==== 提示文 ====

CASBAH、新作EP『ETERNAL SLAVES』で示す“らしさ”と“新しさ”の共鳴

去る8月、国内屈指の老舗スラッシュ・メタル・バンド、CASBAHが『ETERNAL SLAVES』と題された新作EPをBandcamp限定にて配信リリースし、幅広い年齢層のリスナーから反響と注目を集めている。実に40年を超える歴史を持つこのバンドは、過去には活動停止や再集結などを経ているが、現在はTaka Hatori(Vo)、Ryo Murayama(G)、Koichi Mitani(B)、SHU(Dr)という布陣も安定した状態にあり、若手には太刀打ちのできない説得力と切れ味を併せ持ったライヴを武器に、音楽的進化を目指し続けている。
今回リリースされた『ETERNAL SLAVES』には全4曲が収録されているが、その各曲に共通するのは“らしさ”と“新しさ”が共存していることだ。つまりCASBAH然としていながら、ありそうでなかった曲ばかりが詰め込まれているのだ。彼らは決して多作なタイプのバンドではなく、歴史の長さに対してオリジナル・アルバムの枚数はとても少ない。ただ、それは彼らが“らしさ”だけで勝負してこなかったからこそでもある。作曲面の要であるギタリストのMurayamaは次のように語っている。

「新譜を出さずにいてもCASBAHとしての活動自体は楽しく続けられていたから、新しいものを作るということに対して少し距離を置いていたところもあったし、本当にそれが必要なのか、という疑問もあった。ただ、すでに前作アルバムの『REACH OUT』が出てから7年経っているだけに、新曲を作ろうじゃないかという話も当然のように出てきて、そこで自分としては、昔からやってきたことを繰り返すんじゃなく、自分でも新鮮だと思えるものを捻り出したかった。だからこそ曲作りのハードルが高くなった」

==== 提供資料 ====

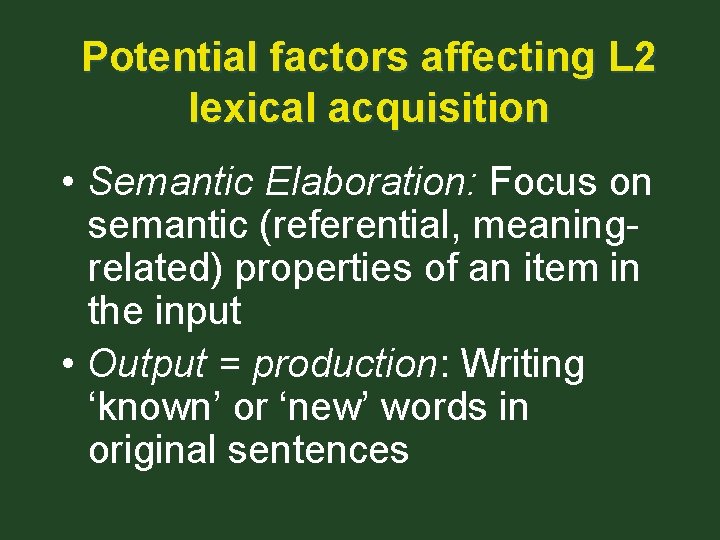 Potential factors affecting L2 lexical acquisition

• Semantic Elaboration: Focus on semantic (referential, meaning-related) properties of an item in the input

• Output = production: Writing ‘known’ or ‘new’ words in original sentences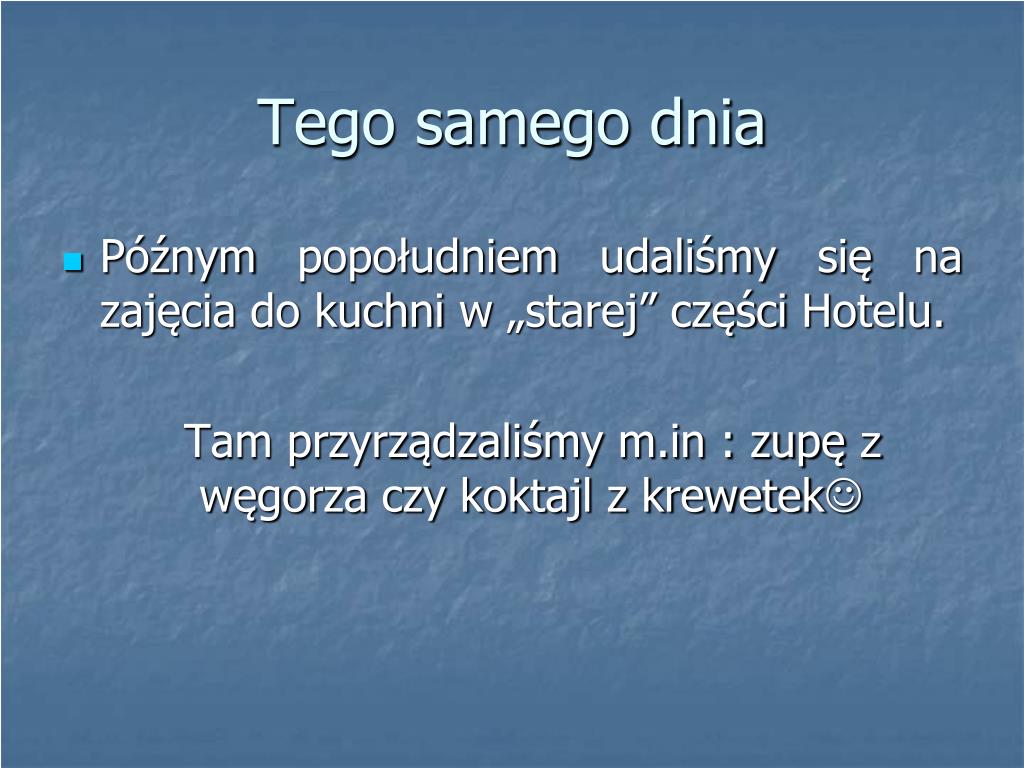 Tego samego dnia

Późnym popołudniem udaliśmy się na zajęcia do kuchni w „starej” części Hotelu.

Tam przyrządzaliśmy m.in : zupę z węgorza czy koktajl z krewetek☺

====

課題 1 >>
CASBAHの記事にある次の文を英語に訳してください。「彼らは決して多作なタイプのバンドではなく、歴史の長さに対してオリジナル・アルバムの枚数はとても少ない。」
課題 2 >>
CASBAHの記事によると、Murayamaにとって曲作りのハードルが高くなったのはなぜですか。1〜3文で説明してください。
課題 3 >>
CASBAHの記事を、最後の段落に続けて書き継いでください。

解答欄 1 >>
They are by no means a prolific type of band, and relative to the length of their history, they have very few original albums.

解答欄 2 >>
Murayamaは、昔からやってきたことを繰り返すのではなく、自分でも新鮮だと思えるものを捻り出したかったからです。前作アルバム『REACH OUT』から7年が経ち、新曲を作ろうという話が出てきた中で、そうした新しさを求めたことがハードルを高くしました。

解答欄 3 >>
彼はさらに「過去と同じようなものを出せばいいならば、それは簡単にできる。ただ、そうなってしまったら、もはやそれはCASBAHではないと思う」とまで言い、「だからこそ新鮮なものを作りたいわけだけど、これほど長くやっていると完全に新しいものを捻り出すのは容易なことじゃない。そこが一番難しかったし、だからこそ実際にこのEPを完成させることができた時は本当に嬉しかった」と喜びを口にしている。そしてフロントマンであるHatoriは、いわゆるフルサイズのアルバムではなく、全4曲収録のEPというサイズ感が功を奏したことを認めている。
「曲数が少ないからこそ集中できやすかったというのもあった。フル・アルバムを作ろうということになっていたら無理だったかもしれないし、諦めていたかもしれない。4曲にしようと決めた時点でMurayamaの曲作りのスイッチが入ったようなところがあった。とはいえ、実はかなり前から手を付け始めていた曲もあって、今回ミュージック・ビデオを撮った「Here To Stay」についてはヴォーカルを4パターンぐらい作り替えながら練り込んでいったものだったし、これほどストレートな曲でありながら、当初は7分ぐらいの長尺な曲だった。そこでどんどん削ぎ落としていった結果、この形になっているんです」
自分たちにとって新鮮なもの、刺激的なものを形にするうえで効果的だったのが、アイディアを次々と足していくことではなく、引き算の発想だったというのは興味深い話だ。また、彼らは今作において、これまでのCASBAHにはなかったレコーディング方法に挑んでいる。いわゆるベーシック・トラックが、いわゆる一発録りになっているのだ。Murayamaは、その経緯について、次のように説明している。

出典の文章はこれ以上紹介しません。